_Work to complete_.
1. Translate this sentence from the Grand Cypress golf article into Spanish: "It's as wide as Kansas and green as Ireland."
2. Duplicate a passage of the Grand Cypress golf article verbatim, beginning at the words "ORLANDO, Fla. - The" and stopping after "the North Sea.".
3. In the Grand Cypress golf article, how many Jack Nicklaus-designed holes does Grand Cypress have?

_Provided text_.
New Course at Grand Cypress pays tribute to Old Course in Scotland - but don't get "burned"

By Tim McDonald, Contributor

ORLANDO, Fla. - The New Course at Grand Cypress Villas is Jack Nicklaus's homage to the Old Course at St. Andrews, and it is much more of a "links-style" course than you are likely to see outside of the Scottish coast.

Of course, "links-style" courses are advertised everywhere in the U.S., and are usually nothing more than marketing slogans: they cut the trees, throw in some fescue, put in a pot bunker or two, and you're expected to believe you're looking out at the Orkney Islands across the North Sea.

This being Orlando, there may be a faux version of the North Sea somewhere in the land of Disney, but short of real North Sea salt spray in your face, the New course lives up to its name in giving you links-style play, even if it is in the heart of the vast expanse of central Florida with nary a sea in sight.

When you first gaze out at the New Course, part of the 45 Jack Nicklaus-designed holes at Grand Cypress, it looks like an incredibly well-groomed cow pasture. It's as wide as Kansas and green as Ireland.

For the American golfer used to being led around by the nose by many modern architects, or those used to target golf in the Western desert, the New Course can be a little disorienting at first.

"It is a little peculiar, especially the first time you play it," said head pro Jason Tomaras. "It's almost like you're at a private golf club that doesn't mark the holes. When you go out there and you get in the tee box, which is marked, of course, you look out and there's fairways everywhere and fescue grass and you're thinking, 'OK, which green am I hitting at?' "

Mistakes can happen. It's relatively easy to shoot for the wrong green.

"It's unique in that respect," Tomaras said. "We have a lot of double greens. The GPS, and the starter, hopefully, will tell you to play the white (tees) on the front and the yellows on the back - and ideally you're targeting the right green - but if you mis-hit a shot, if you pull or push it, you might have a 120-foot putt. It's just something you don't get anywhere here in Florida for certain and very few places in the United States. I mean, two-acre greens."

Mistakes of the normal kind can also happen, but this being links-style golf, you are forgiven more than those modern courses with tight fairways and hazards awaiting slices and hooks.

_Raw data_.
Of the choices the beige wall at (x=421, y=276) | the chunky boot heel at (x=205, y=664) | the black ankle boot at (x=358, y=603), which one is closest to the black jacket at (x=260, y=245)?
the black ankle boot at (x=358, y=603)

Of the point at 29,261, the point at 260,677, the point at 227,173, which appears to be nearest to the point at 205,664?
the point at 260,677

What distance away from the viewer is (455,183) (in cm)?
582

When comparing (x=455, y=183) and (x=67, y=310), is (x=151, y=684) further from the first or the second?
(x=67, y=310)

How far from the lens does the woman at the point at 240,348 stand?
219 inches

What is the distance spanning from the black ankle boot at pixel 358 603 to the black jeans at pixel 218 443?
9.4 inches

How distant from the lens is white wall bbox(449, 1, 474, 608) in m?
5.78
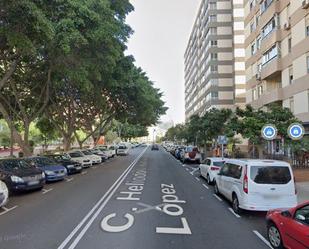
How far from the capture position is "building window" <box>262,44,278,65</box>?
1369 inches

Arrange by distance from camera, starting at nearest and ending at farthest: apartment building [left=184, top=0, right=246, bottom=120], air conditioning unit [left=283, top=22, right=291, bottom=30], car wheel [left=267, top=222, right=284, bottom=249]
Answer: car wheel [left=267, top=222, right=284, bottom=249], air conditioning unit [left=283, top=22, right=291, bottom=30], apartment building [left=184, top=0, right=246, bottom=120]

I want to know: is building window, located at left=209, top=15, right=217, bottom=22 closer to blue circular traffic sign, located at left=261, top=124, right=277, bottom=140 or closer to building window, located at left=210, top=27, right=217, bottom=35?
building window, located at left=210, top=27, right=217, bottom=35

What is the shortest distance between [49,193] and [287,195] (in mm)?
9498

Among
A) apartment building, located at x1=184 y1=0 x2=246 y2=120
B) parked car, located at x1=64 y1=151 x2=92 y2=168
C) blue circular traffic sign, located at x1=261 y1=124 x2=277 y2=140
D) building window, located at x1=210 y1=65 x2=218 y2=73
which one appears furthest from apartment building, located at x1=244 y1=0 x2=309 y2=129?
building window, located at x1=210 y1=65 x2=218 y2=73

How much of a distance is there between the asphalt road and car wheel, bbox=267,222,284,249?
205mm

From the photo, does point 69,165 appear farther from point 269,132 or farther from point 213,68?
point 213,68

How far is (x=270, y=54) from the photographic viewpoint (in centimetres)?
3622

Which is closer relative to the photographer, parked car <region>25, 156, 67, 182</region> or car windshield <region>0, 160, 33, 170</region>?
car windshield <region>0, 160, 33, 170</region>

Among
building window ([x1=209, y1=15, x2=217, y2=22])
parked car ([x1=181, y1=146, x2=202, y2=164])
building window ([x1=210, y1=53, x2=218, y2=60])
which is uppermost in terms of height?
building window ([x1=209, y1=15, x2=217, y2=22])

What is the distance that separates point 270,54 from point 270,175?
89.0 ft

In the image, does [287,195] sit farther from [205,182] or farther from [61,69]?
[61,69]

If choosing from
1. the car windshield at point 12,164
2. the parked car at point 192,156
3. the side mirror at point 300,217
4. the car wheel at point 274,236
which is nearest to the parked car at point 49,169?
the car windshield at point 12,164

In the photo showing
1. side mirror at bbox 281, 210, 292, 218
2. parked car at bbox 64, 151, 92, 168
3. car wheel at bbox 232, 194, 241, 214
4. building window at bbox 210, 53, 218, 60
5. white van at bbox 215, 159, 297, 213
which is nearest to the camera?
side mirror at bbox 281, 210, 292, 218

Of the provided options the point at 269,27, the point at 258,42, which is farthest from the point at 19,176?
the point at 258,42
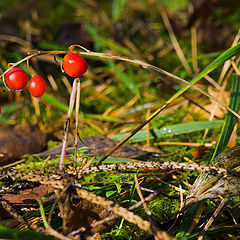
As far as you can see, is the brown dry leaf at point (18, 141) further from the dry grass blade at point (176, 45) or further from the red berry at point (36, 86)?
the dry grass blade at point (176, 45)

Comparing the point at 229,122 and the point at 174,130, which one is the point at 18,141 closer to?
the point at 174,130

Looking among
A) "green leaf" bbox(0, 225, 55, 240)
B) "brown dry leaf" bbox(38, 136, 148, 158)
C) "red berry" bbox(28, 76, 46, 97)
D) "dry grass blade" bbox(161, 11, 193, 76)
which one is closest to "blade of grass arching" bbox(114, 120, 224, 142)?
"brown dry leaf" bbox(38, 136, 148, 158)

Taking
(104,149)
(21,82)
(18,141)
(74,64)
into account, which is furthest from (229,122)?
(18,141)

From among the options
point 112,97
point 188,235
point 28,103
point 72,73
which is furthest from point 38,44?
point 188,235

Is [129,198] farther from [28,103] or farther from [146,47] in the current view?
[146,47]

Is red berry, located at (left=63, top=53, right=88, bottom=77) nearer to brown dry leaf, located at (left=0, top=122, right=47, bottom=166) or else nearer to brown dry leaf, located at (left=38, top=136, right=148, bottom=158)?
brown dry leaf, located at (left=38, top=136, right=148, bottom=158)
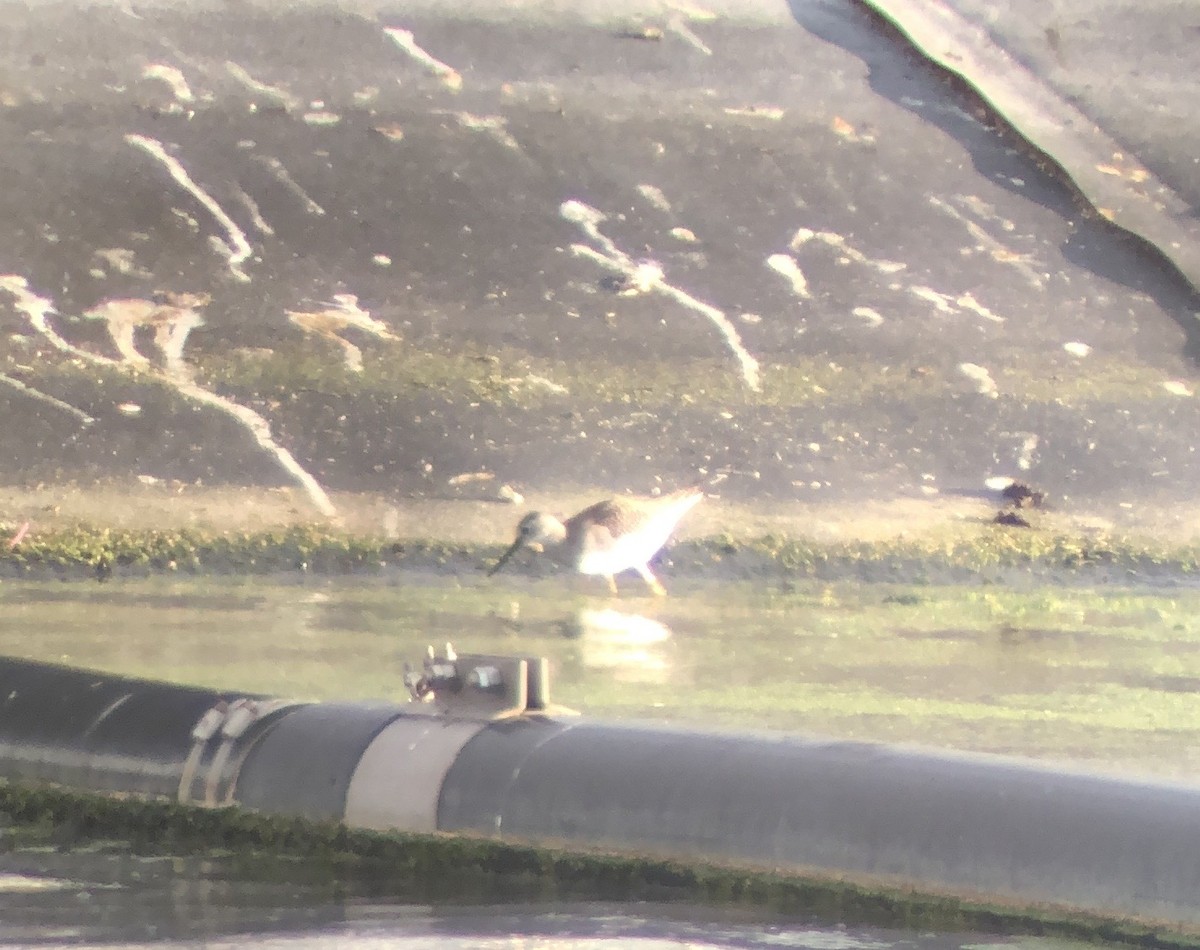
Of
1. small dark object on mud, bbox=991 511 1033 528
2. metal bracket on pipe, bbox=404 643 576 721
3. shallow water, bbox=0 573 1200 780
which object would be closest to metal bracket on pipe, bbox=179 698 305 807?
metal bracket on pipe, bbox=404 643 576 721

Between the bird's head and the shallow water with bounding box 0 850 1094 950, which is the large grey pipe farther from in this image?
the bird's head

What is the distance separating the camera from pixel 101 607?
76.3 inches

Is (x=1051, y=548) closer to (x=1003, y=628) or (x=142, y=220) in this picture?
(x=1003, y=628)

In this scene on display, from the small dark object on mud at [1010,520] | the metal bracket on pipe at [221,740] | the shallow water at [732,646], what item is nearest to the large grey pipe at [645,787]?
the metal bracket on pipe at [221,740]

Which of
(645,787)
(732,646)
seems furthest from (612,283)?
(645,787)

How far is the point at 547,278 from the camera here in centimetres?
220

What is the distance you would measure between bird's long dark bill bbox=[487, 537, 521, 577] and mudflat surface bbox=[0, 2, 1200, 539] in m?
0.04

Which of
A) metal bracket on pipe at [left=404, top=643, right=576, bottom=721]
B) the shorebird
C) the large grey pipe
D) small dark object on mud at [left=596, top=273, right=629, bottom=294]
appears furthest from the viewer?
small dark object on mud at [left=596, top=273, right=629, bottom=294]

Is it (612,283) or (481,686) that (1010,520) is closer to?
(612,283)

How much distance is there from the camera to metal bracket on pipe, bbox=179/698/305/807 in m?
1.35

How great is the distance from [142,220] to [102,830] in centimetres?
106

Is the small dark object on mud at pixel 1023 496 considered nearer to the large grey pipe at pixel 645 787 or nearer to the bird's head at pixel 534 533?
the bird's head at pixel 534 533

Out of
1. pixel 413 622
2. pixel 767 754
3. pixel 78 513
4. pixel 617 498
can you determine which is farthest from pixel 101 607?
pixel 767 754

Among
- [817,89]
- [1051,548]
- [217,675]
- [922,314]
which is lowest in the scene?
[217,675]
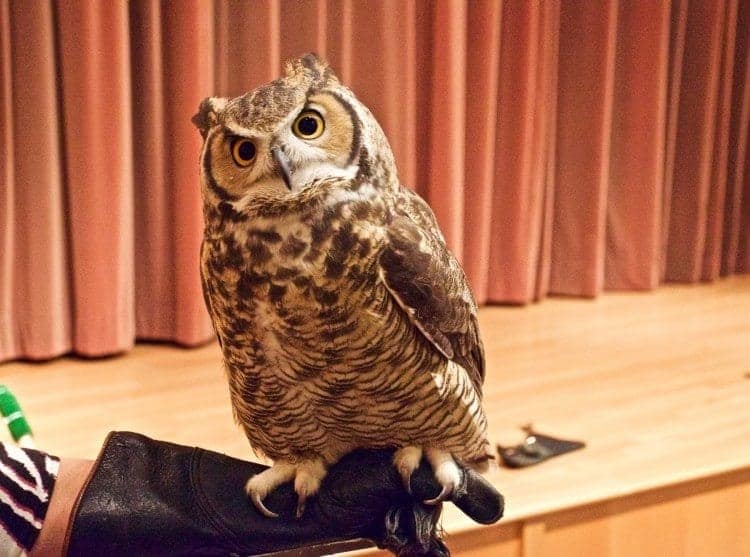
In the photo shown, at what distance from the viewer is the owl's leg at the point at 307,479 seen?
3.24ft

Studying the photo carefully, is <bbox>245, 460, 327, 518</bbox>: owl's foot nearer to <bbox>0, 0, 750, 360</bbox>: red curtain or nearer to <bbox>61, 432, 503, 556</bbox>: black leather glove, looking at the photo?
<bbox>61, 432, 503, 556</bbox>: black leather glove

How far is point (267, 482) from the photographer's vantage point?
100 centimetres

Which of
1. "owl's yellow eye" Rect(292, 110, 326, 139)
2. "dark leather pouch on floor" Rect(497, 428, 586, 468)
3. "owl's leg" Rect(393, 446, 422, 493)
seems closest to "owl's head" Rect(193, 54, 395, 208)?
"owl's yellow eye" Rect(292, 110, 326, 139)

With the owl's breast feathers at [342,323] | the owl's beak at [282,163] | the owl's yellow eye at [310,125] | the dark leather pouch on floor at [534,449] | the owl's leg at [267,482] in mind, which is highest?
the owl's yellow eye at [310,125]

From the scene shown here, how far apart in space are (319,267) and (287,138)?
0.12m

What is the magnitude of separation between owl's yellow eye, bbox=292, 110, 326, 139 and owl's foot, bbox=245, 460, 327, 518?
0.39 meters

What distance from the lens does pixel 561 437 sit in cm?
189

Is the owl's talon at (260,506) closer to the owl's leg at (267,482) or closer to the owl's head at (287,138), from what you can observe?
the owl's leg at (267,482)

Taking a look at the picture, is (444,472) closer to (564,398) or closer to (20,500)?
(20,500)

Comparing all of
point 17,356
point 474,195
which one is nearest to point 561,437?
point 474,195

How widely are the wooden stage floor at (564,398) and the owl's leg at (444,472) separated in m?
0.51

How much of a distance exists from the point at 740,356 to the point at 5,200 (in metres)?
2.04

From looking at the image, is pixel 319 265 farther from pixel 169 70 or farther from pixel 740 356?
pixel 740 356

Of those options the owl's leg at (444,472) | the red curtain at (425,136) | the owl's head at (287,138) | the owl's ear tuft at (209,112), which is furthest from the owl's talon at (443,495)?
the red curtain at (425,136)
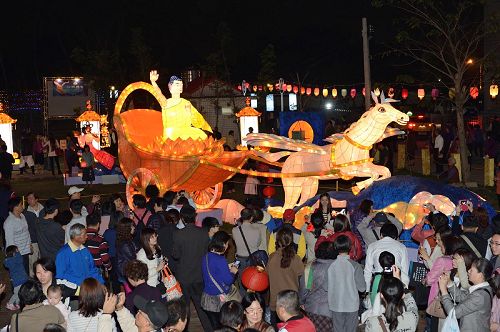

_Answer set_.
1. Es tan ancho como Kansas y tan verde como Irlanda.

2.
ORLANDO, Fla. - The New Course at Grand Cypress Villas is Jack Nicklaus's homage to the Old Course at St. Andrews, and it is much more of a "links-style" course than you are likely to see outside of the Scottish coast.

Of course, "links-style" courses are advertised everywhere in the U.S., and are usually nothing more than marketing slogans: they cut the trees, throw in some fescue, put in a pot bunker or two, and you're expected to believe you're looking out at the Orkney Islands across the North Sea.

3. 45 holes